The work was more or less mechanical, and could bring him no credit and little thanks, but Horace had the happy faculty of doing thoroughly whatever he undertook, and as he sat there by his wide-open window he soon became entirely oblivious of all but the task before him.

So much so that, even when the light became obscured for a moment, as if by some large and opaque body in passing, he did not look up immediately, and, when he did, was surprised to find the only armchair occupied by a portly person, who seemed to be trying to recover his breath.

"I beg your pardon," said Ventimore; "I never heard you come in."

His visitor could only wave his head in courteous deprecation, under which there seemed a suspicion of bewildered embarrassment. He was a rosy-gilled, spotlessly clean, elderly gentleman, with white whiskers; his eyes, just then slightly protuberant, were shrewd, but genial; he had a wide, jolly mouth and a double chin. He was dressed like a man who is above disguising his prosperity; he wore a large, pear-shaped pearl in his crimson scarf, and had probably only lately discarded his summer white hat and white waistcoat.

"My dear sir," he began, in a rich, throaty voice, as soon as he could speak; "my dear sir, you must think this is a most unceremonious way of – ah! – dropping in on you – of invading your privacy."

"Not at all," said Horace, wondering whether he could possibly intend him to understand that he had come in by the window. "I'm afraid there was no one to show you in – my clerk is away just now."

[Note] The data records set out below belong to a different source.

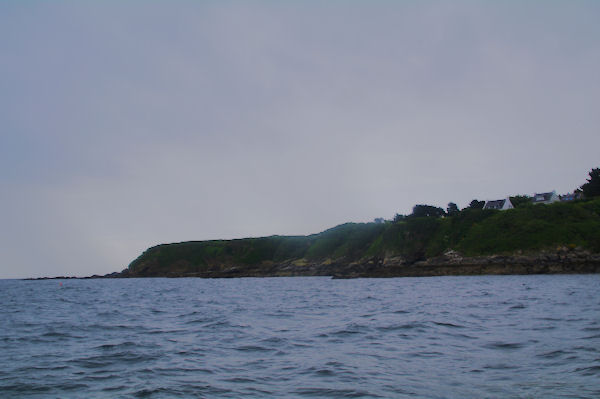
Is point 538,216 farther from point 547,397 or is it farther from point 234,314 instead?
point 547,397

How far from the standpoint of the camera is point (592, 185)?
118750mm

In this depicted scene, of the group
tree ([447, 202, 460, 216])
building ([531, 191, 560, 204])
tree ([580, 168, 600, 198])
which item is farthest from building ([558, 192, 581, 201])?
tree ([447, 202, 460, 216])

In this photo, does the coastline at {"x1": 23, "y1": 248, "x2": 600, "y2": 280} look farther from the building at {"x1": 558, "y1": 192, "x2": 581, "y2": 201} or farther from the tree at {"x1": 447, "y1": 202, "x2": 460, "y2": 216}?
the building at {"x1": 558, "y1": 192, "x2": 581, "y2": 201}

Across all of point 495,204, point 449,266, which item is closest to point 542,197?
point 495,204

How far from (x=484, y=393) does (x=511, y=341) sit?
6.86 meters

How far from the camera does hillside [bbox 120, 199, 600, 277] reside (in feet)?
300

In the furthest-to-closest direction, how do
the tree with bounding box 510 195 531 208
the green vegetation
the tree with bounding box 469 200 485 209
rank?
the tree with bounding box 469 200 485 209
the tree with bounding box 510 195 531 208
the green vegetation

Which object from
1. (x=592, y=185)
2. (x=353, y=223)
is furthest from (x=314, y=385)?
(x=353, y=223)

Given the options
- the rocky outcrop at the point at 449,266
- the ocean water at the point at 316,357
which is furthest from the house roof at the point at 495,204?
the ocean water at the point at 316,357

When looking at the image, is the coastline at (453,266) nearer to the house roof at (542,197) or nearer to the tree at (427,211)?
the tree at (427,211)

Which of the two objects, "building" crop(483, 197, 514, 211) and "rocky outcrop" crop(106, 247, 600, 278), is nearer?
"rocky outcrop" crop(106, 247, 600, 278)

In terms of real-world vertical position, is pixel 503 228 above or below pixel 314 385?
above

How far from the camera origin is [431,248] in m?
112

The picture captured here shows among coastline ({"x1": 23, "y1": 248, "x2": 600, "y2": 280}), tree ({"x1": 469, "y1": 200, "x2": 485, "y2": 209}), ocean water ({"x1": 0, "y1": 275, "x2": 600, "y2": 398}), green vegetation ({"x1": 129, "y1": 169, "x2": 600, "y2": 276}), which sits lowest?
ocean water ({"x1": 0, "y1": 275, "x2": 600, "y2": 398})
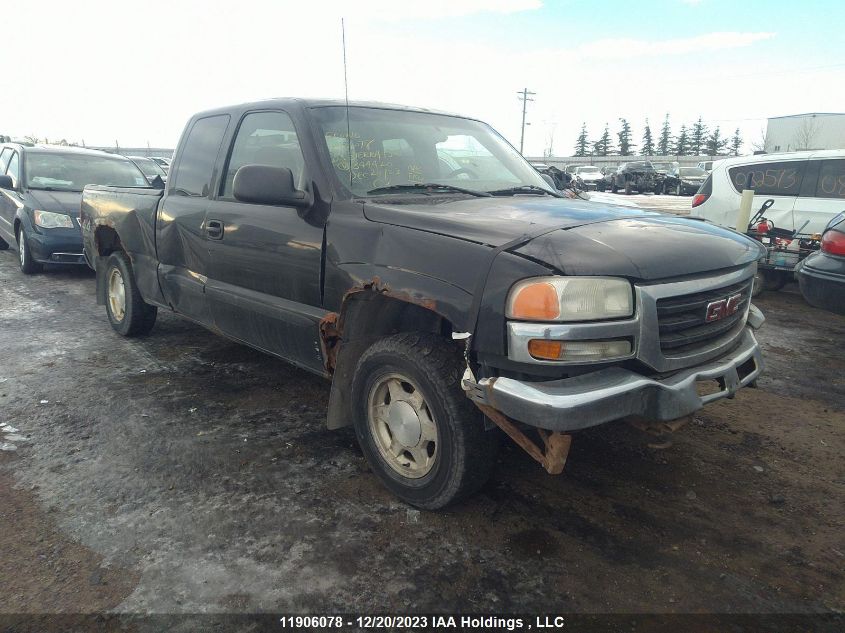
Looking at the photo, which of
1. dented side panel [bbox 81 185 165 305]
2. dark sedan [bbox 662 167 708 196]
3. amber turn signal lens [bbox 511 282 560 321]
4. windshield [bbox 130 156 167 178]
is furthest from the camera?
dark sedan [bbox 662 167 708 196]

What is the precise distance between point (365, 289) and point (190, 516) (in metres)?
1.30

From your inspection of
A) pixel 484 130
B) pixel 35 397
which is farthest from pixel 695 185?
pixel 35 397

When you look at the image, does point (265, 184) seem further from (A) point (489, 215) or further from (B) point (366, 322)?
(A) point (489, 215)

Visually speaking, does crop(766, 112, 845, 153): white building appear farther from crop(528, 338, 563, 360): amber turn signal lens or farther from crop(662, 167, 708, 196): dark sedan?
crop(528, 338, 563, 360): amber turn signal lens

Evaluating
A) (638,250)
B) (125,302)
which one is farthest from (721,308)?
(125,302)

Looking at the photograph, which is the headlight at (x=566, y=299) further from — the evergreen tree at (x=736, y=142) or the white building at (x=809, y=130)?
the evergreen tree at (x=736, y=142)

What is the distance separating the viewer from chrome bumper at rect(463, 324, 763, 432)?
221 centimetres

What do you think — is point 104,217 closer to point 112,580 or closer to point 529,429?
point 112,580

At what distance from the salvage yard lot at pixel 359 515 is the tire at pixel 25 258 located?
4692mm

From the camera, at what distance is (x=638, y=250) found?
245 centimetres

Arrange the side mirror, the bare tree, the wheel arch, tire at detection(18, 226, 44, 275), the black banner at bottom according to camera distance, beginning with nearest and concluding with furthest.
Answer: the black banner at bottom → the wheel arch → the side mirror → tire at detection(18, 226, 44, 275) → the bare tree


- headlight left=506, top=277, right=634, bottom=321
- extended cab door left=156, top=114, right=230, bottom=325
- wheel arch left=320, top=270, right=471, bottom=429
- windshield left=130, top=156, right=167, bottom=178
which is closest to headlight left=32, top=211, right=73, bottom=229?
extended cab door left=156, top=114, right=230, bottom=325

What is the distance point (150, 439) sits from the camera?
3.57m

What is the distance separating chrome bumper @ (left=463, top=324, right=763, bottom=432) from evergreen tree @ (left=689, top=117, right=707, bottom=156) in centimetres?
9571
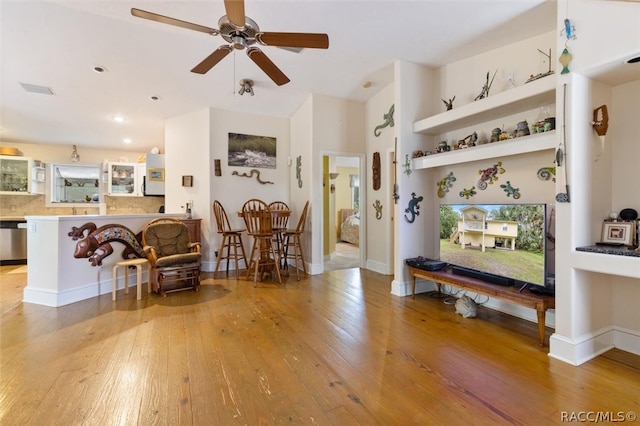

"No matter, sir, no matter. I found my way up, as you perceive. The important, I may say the essential, fact is that I am here."

"Quite so," said Horace, "and may I ask what brought you?"

"What brought – " The stranger's eyes grew fish-like for the moment. "Allow me, I – I shall come to that – in good time. I am still a little – as you can see." He glanced round the room. "You are, I think, an architect, Mr. ah – Mr. um – ?"

"Ventimore is my name," said Horace, "and I am an architect."

"Ventimore, to be sure!" he put his hand in his pocket and produced a card: "Yes, it's all quite correct: I see I have the name here. And an architect, Mr. Ventimore, so I – I am given to understand, of immense ability."